Unfortunately, if you are working for a jerk, all this may be in vain, but it will help you in court or in negotiations at the end. These are the guys who just withhold money arbitrarily, even if there is no contract language to support them - fortunately they are few in my market and I just weed them out of my customer base. Checking with other shops in advance is a good way to avoid them - they are probably coming to you because they used up everyone else.
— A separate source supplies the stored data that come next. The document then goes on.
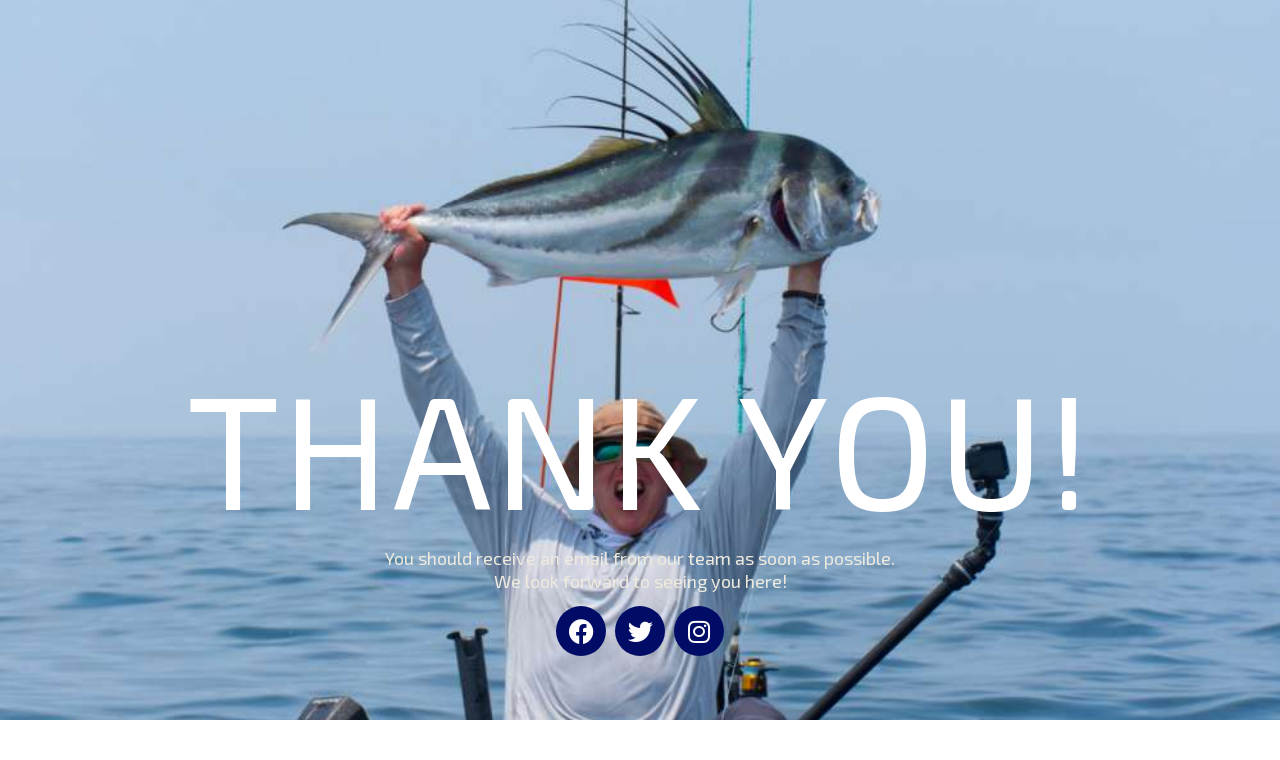

--- FILE ---
content_type: text/css
request_url: https://losbuzos.com/wp-content/uploads/elementor/css/post-9172.css?ver=1768346380
body_size: 216
content:
.elementor-9172 .elementor-element.elementor-element-733c23bd > .elementor-container > .elementor-column > .elementor-widget-wrap{align-content:center;align-items:center;}.elementor-9172 .elementor-element.elementor-element-733c23bd:not(.elementor-motion-effects-element-type-background), .elementor-9172 .elementor-element.elementor-element-733c23bd > .elementor-motion-effects-container > .elementor-motion-effects-layer{background-image:url("https://losbuzos.com/wp-content/uploads/2023/03/roosterfish-from-kayak-at-Los-Buzos-90.jpg");background-position:center center;background-repeat:no-repeat;background-size:cover;}.elementor-9172 .elementor-element.elementor-element-733c23bd > .elementor-background-overlay{background-color:#000C665C;opacity:0.5;transition:background 0.3s, border-radius 0.3s, opacity 0.3s;}.elementor-9172 .elementor-element.elementor-element-733c23bd > .elementor-container{min-height:100vh;}.elementor-9172 .elementor-element.elementor-element-733c23bd{overflow:hidden;transition:background 0.3s, border 0.3s, border-radius 0.3s, box-shadow 0.3s;padding:0% 0% 0% 0%;}.elementor-bc-flex-widget .elementor-9172 .elementor-element.elementor-element-349e02d8.elementor-column .elementor-widget-wrap{align-items:flex-end;}.elementor-9172 .elementor-element.elementor-element-349e02d8.elementor-column.elementor-element[data-element_type="column"] > .elementor-widget-wrap.elementor-element-populated{align-content:flex-end;align-items:flex-end;}.elementor-9172 .elementor-element.elementor-element-349e02d8 > .elementor-widget-wrap > .elementor-widget:not(.elementor-widget__width-auto):not(.elementor-widget__width-initial):not(:last-child):not(.elementor-absolute){margin-block-end:0px;}.elementor-9172 .elementor-element.elementor-element-2c4b69a{text-align:center;}.elementor-9172 .elementor-element.elementor-element-2c4b69a .elementor-heading-title{font-size:160px;font-weight:400;text-transform:uppercase;font-style:normal;text-decoration:none;line-height:1.1em;letter-spacing:2.29px;color:#FFFFFF;}.elementor-9172 .elementor-element.elementor-element-7747660b > .elementor-widget-container{margin:1% 1% 1% 1%;padding:0px 0px 0px 0px;}.elementor-9172 .elementor-element.elementor-element-7747660b{text-align:center;}.elementor-9172 .elementor-element.elementor-element-7747660b .elementor-heading-title{color:#EEEADE;}.elementor-9172 .elementor-element.elementor-element-68eaf26{--grid-template-columns:repeat(0, auto);--grid-column-gap:5px;--grid-row-gap:0px;}.elementor-9172 .elementor-element.elementor-element-68eaf26 .elementor-widget-container{text-align:center;}.elementor-9172 .elementor-element.elementor-element-68eaf26 > .elementor-widget-container{padding:0% 0% 5% 0%;}.elementor-9172 .elementor-element.elementor-element-68eaf26 .elementor-social-icon{background-color:var( --e-global-color-b659af4 );}.elementor-9172 .elementor-element.elementor-element-68eaf26 .elementor-social-icon:hover{background-color:var( --e-global-color-d7ec52b );}.elementor-9172 .elementor-element.elementor-element-5ee19b6:not(.elementor-motion-effects-element-type-background), .elementor-9172 .elementor-element.elementor-element-5ee19b6 > .elementor-motion-effects-container > .elementor-motion-effects-layer{background-color:var( --e-global-color-b659af4 );}.elementor-9172 .elementor-element.elementor-element-5ee19b6{transition:background 0.3s, border 0.3s, border-radius 0.3s, box-shadow 0.3s;}.elementor-9172 .elementor-element.elementor-element-5ee19b6 > .elementor-background-overlay{transition:background 0.3s, border-radius 0.3s, opacity 0.3s;}.elementor-bc-flex-widget .elementor-9172 .elementor-element.elementor-element-5a9b8ff.elementor-column .elementor-widget-wrap{align-items:center;}.elementor-9172 .elementor-element.elementor-element-5a9b8ff.elementor-column.elementor-element[data-element_type="column"] > .elementor-widget-wrap.elementor-element-populated{align-content:center;align-items:center;}.elementor-9172 .elementor-element.elementor-element-817601b .elementor-nav-menu .elementor-item{font-size:24px;font-weight:600;}.elementor-9172 .elementor-element.elementor-element-817601b .elementor-nav-menu--main .elementor-item{color:var( --e-global-color-astglobalcolor5 );fill:var( --e-global-color-astglobalcolor5 );}.elementor-9172 .elementor-element.elementor-element-817601b{--e-nav-menu-divider-content:"";--e-nav-menu-divider-style:solid;--e-nav-menu-divider-color:var( --e-global-color-astglobalcolor5 );}.elementor-9172 .elementor-element.elementor-element-817601b .elementor-nav-menu--dropdown a, .elementor-9172 .elementor-element.elementor-element-817601b .elementor-menu-toggle{color:var( --e-global-color-astglobalcolor5 );fill:var( --e-global-color-astglobalcolor5 );}.elementor-9172 .elementor-element.elementor-element-817601b .elementor-nav-menu--dropdown{background-color:var( --e-global-color-b659af4 );}body.elementor-page-9172:not(.elementor-motion-effects-element-type-background), body.elementor-page-9172 > .elementor-motion-effects-container > .elementor-motion-effects-layer{background-color:var( --e-global-color-astglobalcolor5 );}@media(max-width:1024px){.elementor-9172 .elementor-element.elementor-element-733c23bd > .elementor-container{min-height:82vh;}.elementor-9172 .elementor-element.elementor-element-2c4b69a .elementor-heading-title{font-size:95px;}}@media(max-width:767px){.elementor-9172 .elementor-element.elementor-element-733c23bd > .elementor-container{min-height:100vh;}.elementor-bc-flex-widget .elementor-9172 .elementor-element.elementor-element-349e02d8.elementor-column .elementor-widget-wrap{align-items:flex-end;}.elementor-9172 .elementor-element.elementor-element-349e02d8.elementor-column.elementor-element[data-element_type="column"] > .elementor-widget-wrap.elementor-element-populated{align-content:flex-end;align-items:flex-end;}.elementor-9172 .elementor-element.elementor-element-2c4b69a > .elementor-widget-container{padding:0% 0% 0% 0%;}.elementor-9172 .elementor-element.elementor-element-2c4b69a .elementor-heading-title{font-size:51px;}.elementor-9172 .elementor-element.elementor-element-68eaf26 > .elementor-widget-container{padding:0% 0% 5% 0%;}.elementor-9172 .elementor-element.elementor-element-817601b .elementor-nav-menu--dropdown .elementor-item, .elementor-9172 .elementor-element.elementor-element-817601b .elementor-nav-menu--dropdown  .elementor-sub-item{font-size:20px;}}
I've paid damages twice in 25 years, both times my fault.
On a bonded job, payment is virtually guaranteed so the supplier has very low risk, there is no "you don't have to pay them out unless the GC and bonding company default," in which case you may be on the edge and a reasonable vendor would share the risk and work with you.
Comment from contributor F:
Joint checks are very common in large core construction projects, not as common in TI. Often, it is a requirement of the construction lender and may be handled through a fund control, an independent third party hired by the owner as a condition of receiving construction financing. They are responsible for reviewing invoices of all contractors, subs and suppliers to verify that the job is not over-billed in order for construction loans to be released.
If you are doing large commercial jobs, you should be prepared for joint checks, lien releases, warranty letters, liquidated damages, prevailing wages and insurance certificates with additional insured endorsements among other things. Also, be prepared for a 60 day plus pay cycle, as processing all the paper (along with a formal process for approving contracts and change orders) takes time.